Oliktok Pipeline was temporary shut-down
Oliktok Pipeline Co. wants to temporarily suspend service on the Oliktok Pipeline.
The ConocoPhillips Co. transportation subsidiary asked state regulators earlier this year for permission to discontinue operations on the North Slope pipeline through 2017.
The company made the request after ConocoPhillips Alaska Inc. announced late last year that it would stop shipping natural gas through the pipeline for the immediate future.
The Oliktok Pipeline connects the Prudhoe Bay unit to the Kuparuk River unit, with a connection at the Milne Point unit. The pipeline is certificated to carry either natural gas or natural gas liquids, although natural gas liquids shipments were discontinued in 2014.
The pipeline has not shipped any gas to the Milne Point unit since 2002. “Put simply, there is no current need for natural gas transportation service on the Oliktok Pipeline,” the company wrote in a Feb. 2 application to the Regulatory Commission of Alaska.
Oliktok Pipeline Co. said it would continue normal “surveillance, monitoring, and maintenance” during the suspension and would be prepared to restart shipments within 10 days notice. The suspension would extend to ratemaking and depreciation calculations.
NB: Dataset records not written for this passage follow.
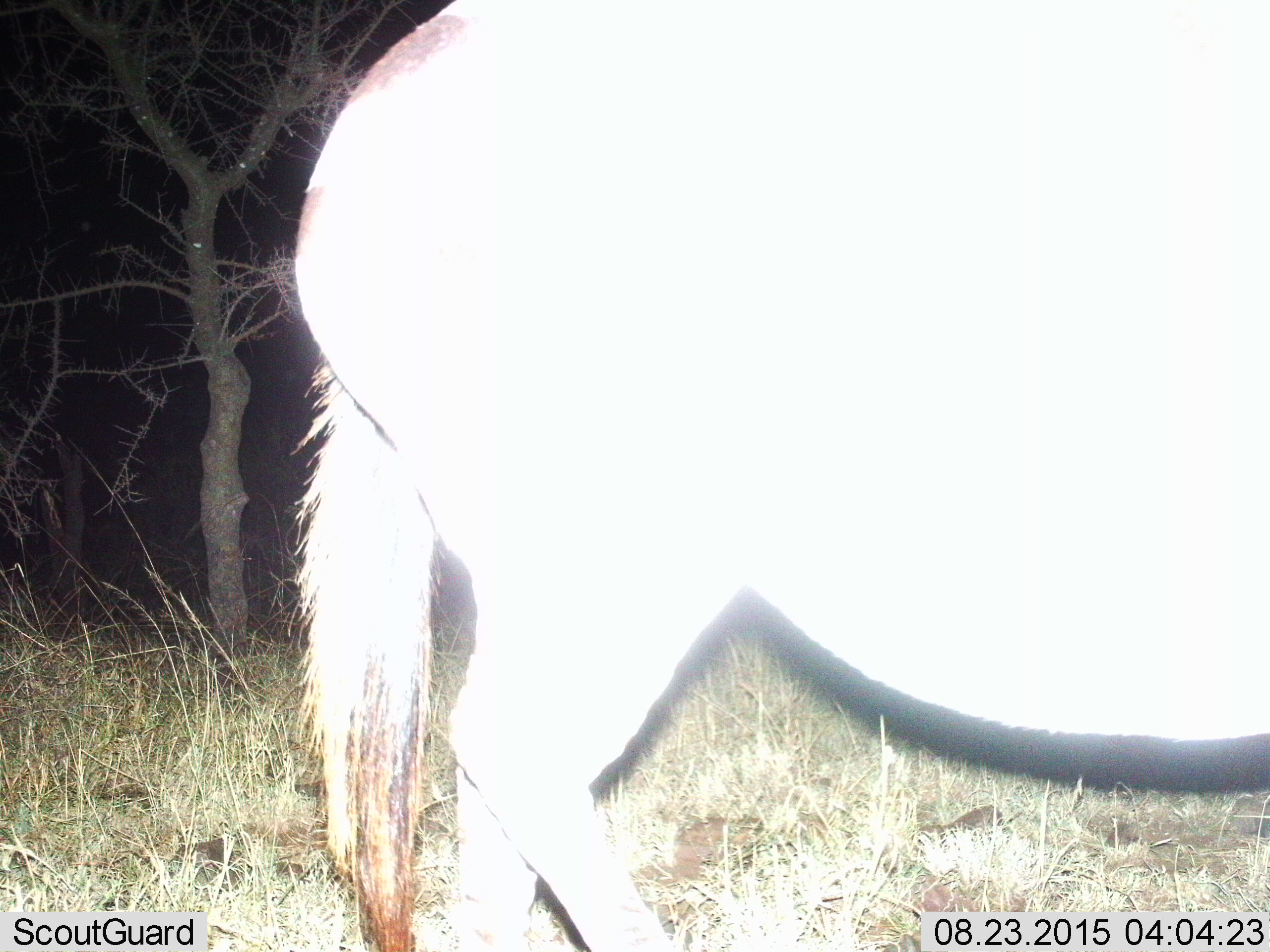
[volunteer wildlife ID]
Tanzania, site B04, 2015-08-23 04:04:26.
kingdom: Animalia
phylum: Chordata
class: Mammalia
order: Perissodactyla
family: Equidae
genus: Equus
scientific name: Equus quagga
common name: plains zebra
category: zebra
Zebra (plains zebra) (Equus quagga), count 1. Behavior (volunteer vote fractions): standing 67%, resting 0%, moving 44%, interacting 0%. Young present (vote fraction): 0%. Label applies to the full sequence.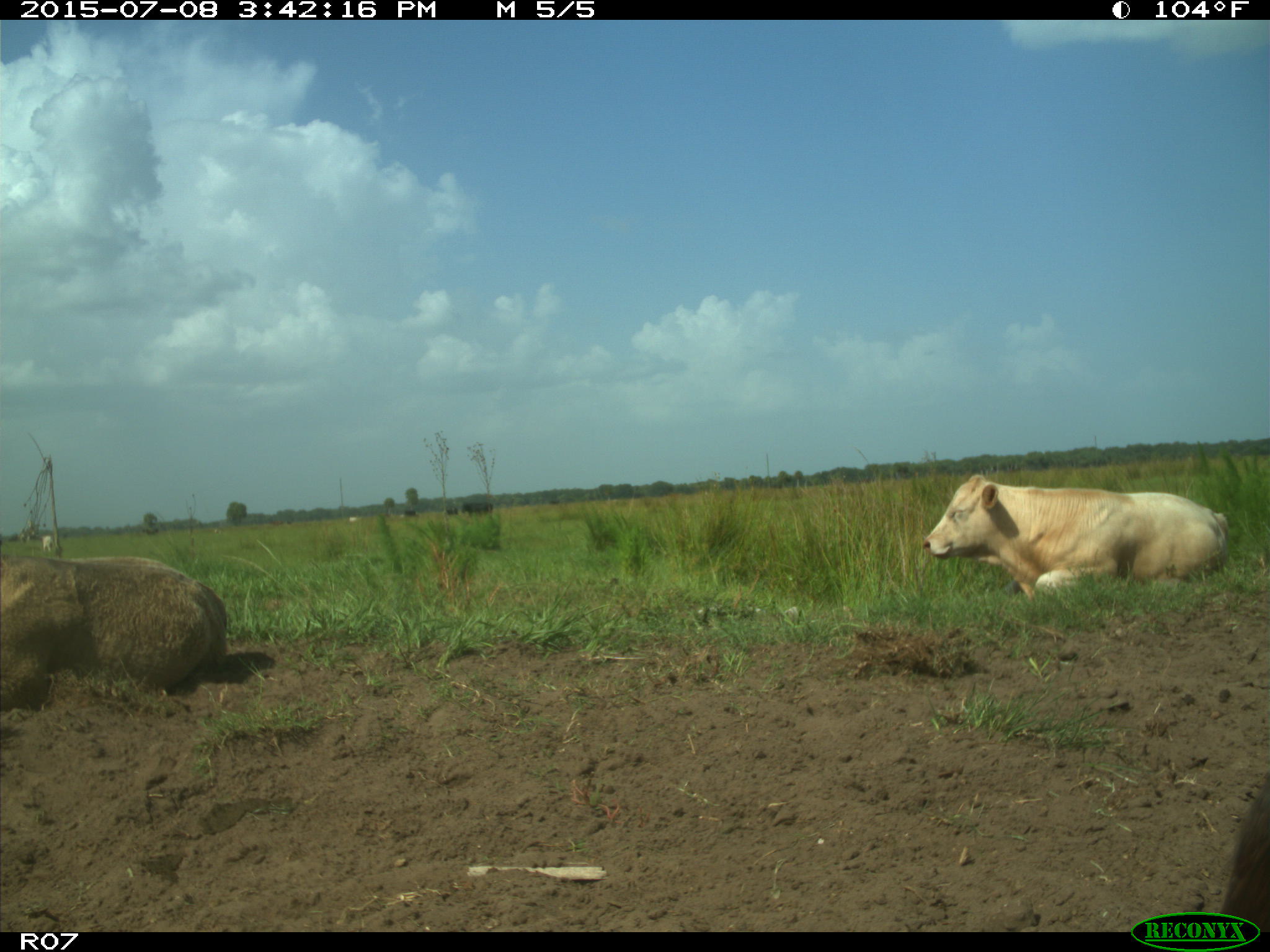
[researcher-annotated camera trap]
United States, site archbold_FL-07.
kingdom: Animalia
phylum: Chordata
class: Mammalia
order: Artiodactyla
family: Bovidae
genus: Bos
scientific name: Bos taurus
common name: domestic cow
Bos taurus (domestic cow).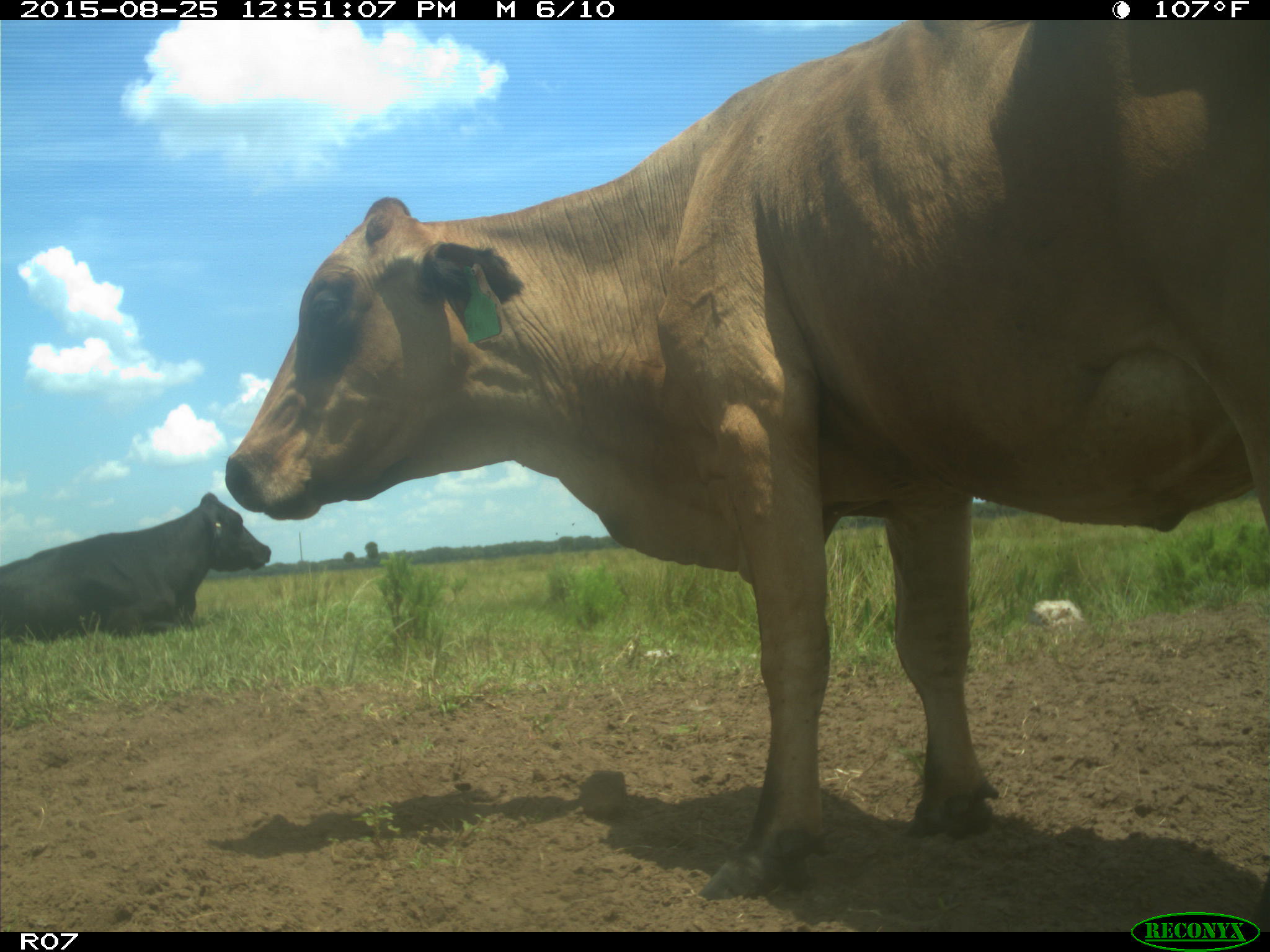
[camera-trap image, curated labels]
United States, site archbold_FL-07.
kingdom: Animalia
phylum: Chordata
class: Mammalia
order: Artiodactyla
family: Bovidae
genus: Bos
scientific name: Bos taurus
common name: domestic cow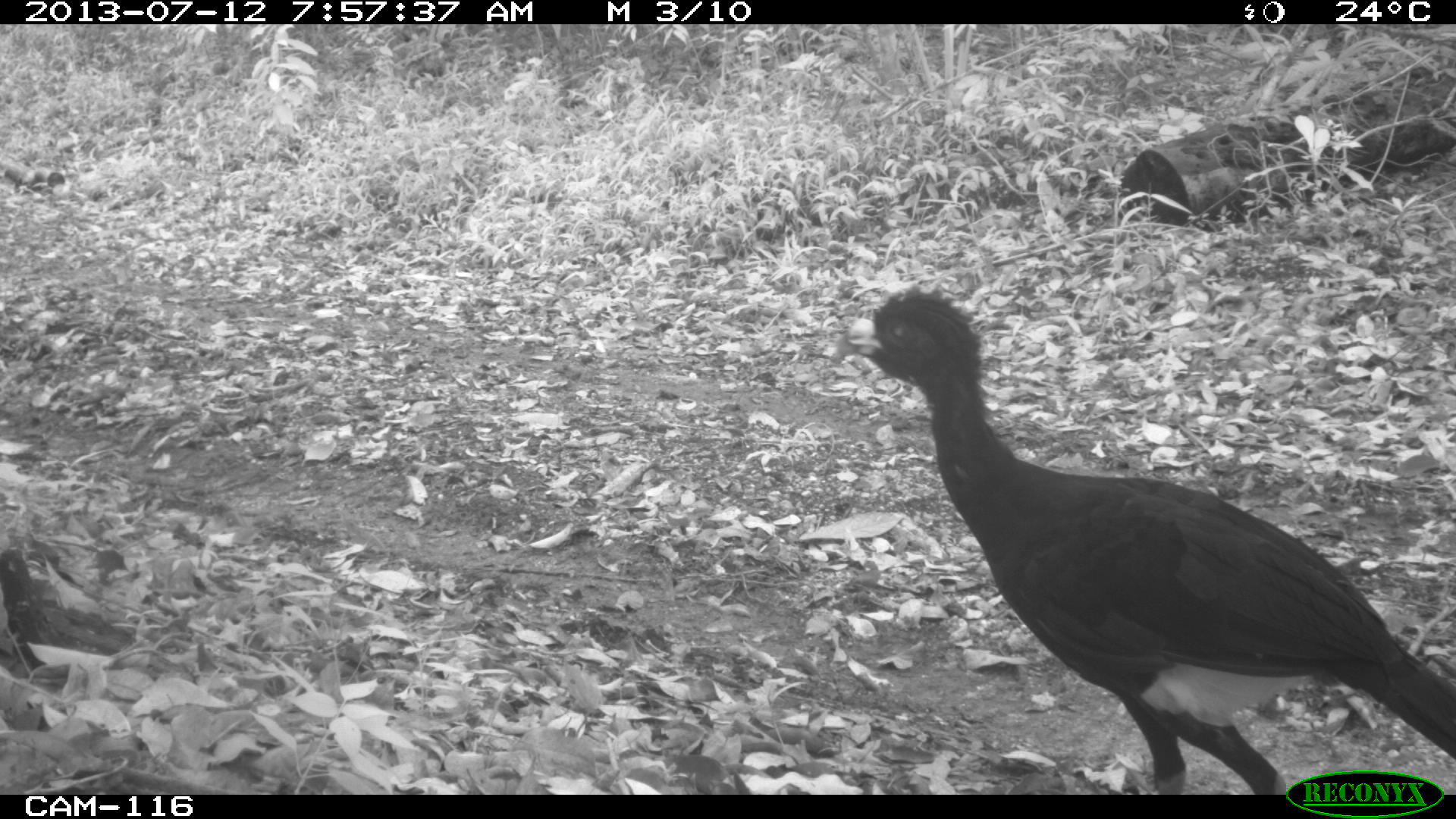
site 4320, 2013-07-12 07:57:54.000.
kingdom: Animalia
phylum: Chordata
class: Aves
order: Galliformes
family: Cracidae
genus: Crax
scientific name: Crax rubra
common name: great curassow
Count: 1.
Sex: male.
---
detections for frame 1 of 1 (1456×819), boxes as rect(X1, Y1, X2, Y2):
crax rubra: rect(832, 285, 1455, 794)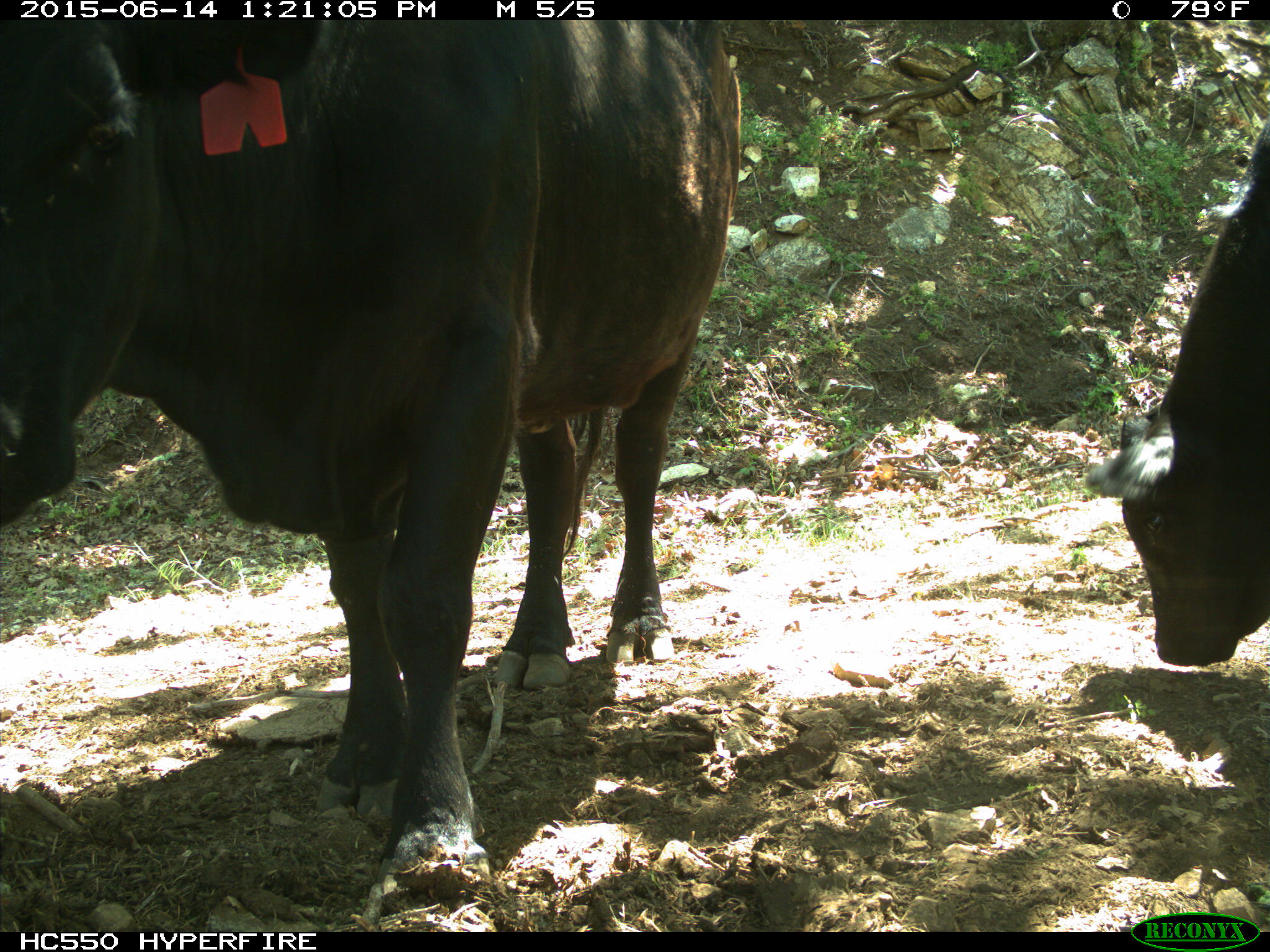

Since ConocoPhillips ended actual gas shipments in late December 2016, the Oliktok Pipeline has been “blocked in at Skid 50, de-pressurized to 430 psig, and flow to KRU Central Processing Facility CPF-1 was discontinued,” according to the company.
Toward the end of last year, Oliktok Pipeline Co. proposed a major rate increase for the pipeline, based on a sharp decline in service in 2016 compared to forecasted volumes.